Engineering’s Susan Voss Receives CAREER Award From National Science Foundation
NORTHAMPTON, Mass. – The National Science Foundation (NSF) honored Associate Professor of Engineering Susan Voss with its most prestigious award for new faculty, funding her project to develop a medical diagnostic tool that could revolutionize the care of critically ill neurology patients.
With the support of the five-year $400,000 Faculty Early Career Development (CAREER) Award, Voss will advance her research on middle-ear mechanics and, through that work, increase opportunities to mentor engineering students.
A second goal of the CAREER Award is to support several activities that will increase women’s participation in the engineering profession. Voss’ research projects have allowed her to mentor 19 women undergraduate students in her laboratory.

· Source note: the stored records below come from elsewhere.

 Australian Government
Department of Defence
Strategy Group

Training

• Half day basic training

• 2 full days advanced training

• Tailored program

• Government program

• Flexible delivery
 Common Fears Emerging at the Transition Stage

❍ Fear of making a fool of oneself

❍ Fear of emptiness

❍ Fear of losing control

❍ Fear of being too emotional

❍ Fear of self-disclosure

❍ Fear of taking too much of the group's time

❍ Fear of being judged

Voss’ work focuses on developing a noninvasive auditory-based diagnostic test of middle-ear function that would provide benefit for patients at risk for increases in intracranial pressure – pressure within the skull. Currently, such patients must endure invasive procedures through their skulls to monitor intracranial pressure.
Voss is the fifth Smith faculty member to receive the CAREER Award – and the second within the college’s young engineering program – since the NSF established the program in 1995. The other Smith recipients include Donna Riley, associate professor of engineering; Laura Katz, associate professor of biological sciences; and Katherine Queeney, associate professor of chemistry.

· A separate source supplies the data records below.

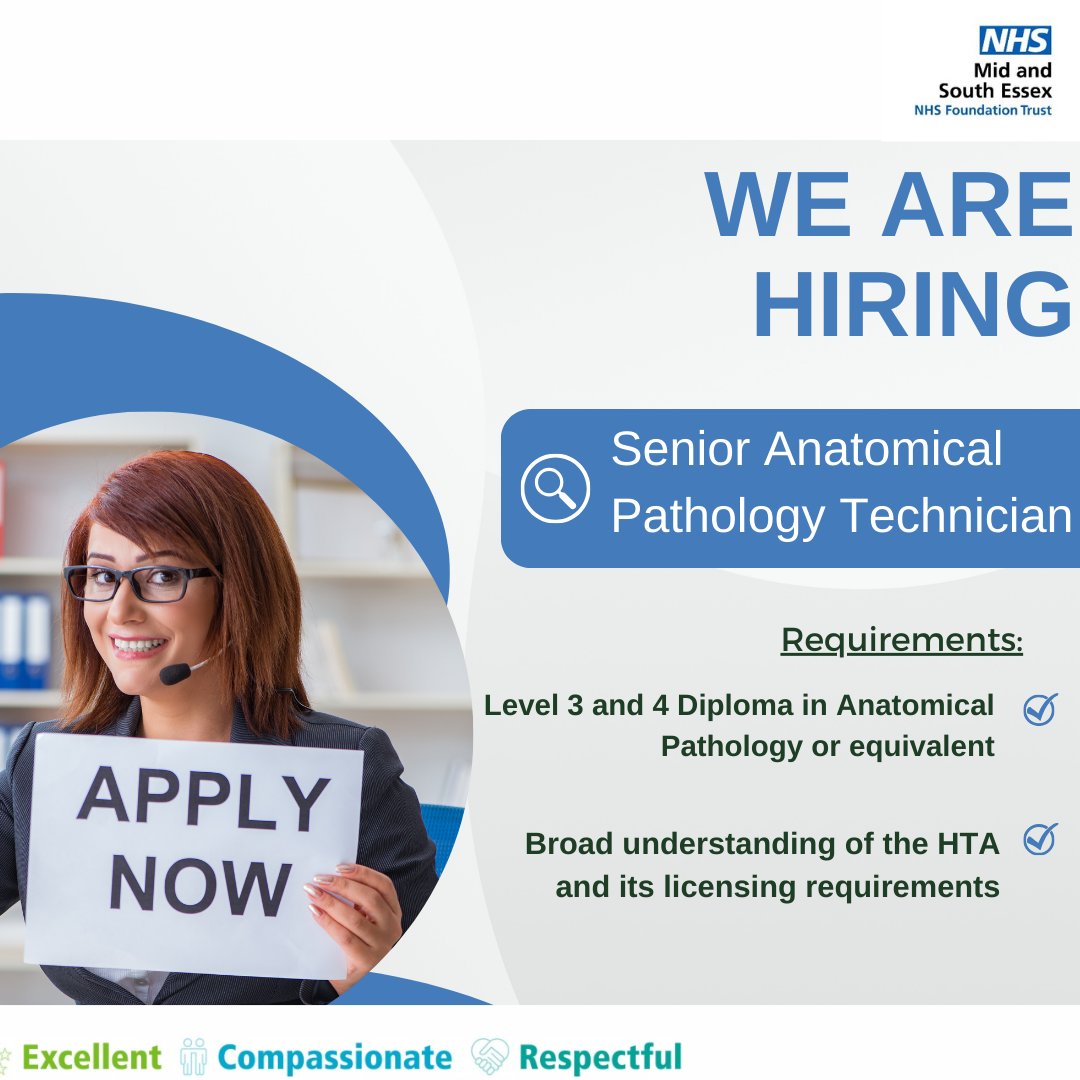 NHS
Mid and South Essex
NHS Foundation Trust

WE ARE HIRING

Senior Anatomical Pathology Technician

Requirements:

Level 3 and 4 Diploma in Anatomical Pathology or equivalent

Broad understanding of the HTA and its licensing requirements

APPLY NOW

Excellent Compassionate Respectful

An electrical engineer and scientist in the field of speech and hearing, Voss is interested in describing sound transmission through the normal and diseased human ear and developing better diagnostic approaches for evaluating auditory function.
After receiving her bachelor’s degree in engineering from Brown University in 1991, where she worked on computer speech recognition, Voss earned her master’s degree from the Massachusetts Institute of Technology (MIT) and her doctoral degree from the Harvard-MIT Division of Health Sciences and Technology. Her doctoral work examined the auditory effects of eardrum perforations. She continued at MIT as a post-doctoral associate within the Research Laboratory of Electronics, where she identified inaccuracies within widely used audiometric testing procedures.

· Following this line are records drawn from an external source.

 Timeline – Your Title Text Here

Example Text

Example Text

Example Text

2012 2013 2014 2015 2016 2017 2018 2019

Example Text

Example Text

In addition to her Smith post, Voss holds an appointment at the Harvard Medical School and continues to collaborate with colleagues at the Massachusetts Eye and Ear Infirmary.
Each year, more than 2,500 faculty members nationwide apply to the NSF CAREER program, with fewer than 450 receiving awards. Designed to recognize the early career-development activities of teacher/scholars who are most likely to become the academic leaders of the 21st century, awardees are selected on the basis of plans that integrate research and education within the context of the mission of their institutions.
Smith College is consistently ranked among the nation’s foremost liberal arts colleges. Enrolling 2,800 students from nearly every state and 61 other countries, Smith is the largest undergraduate women’s college in the country.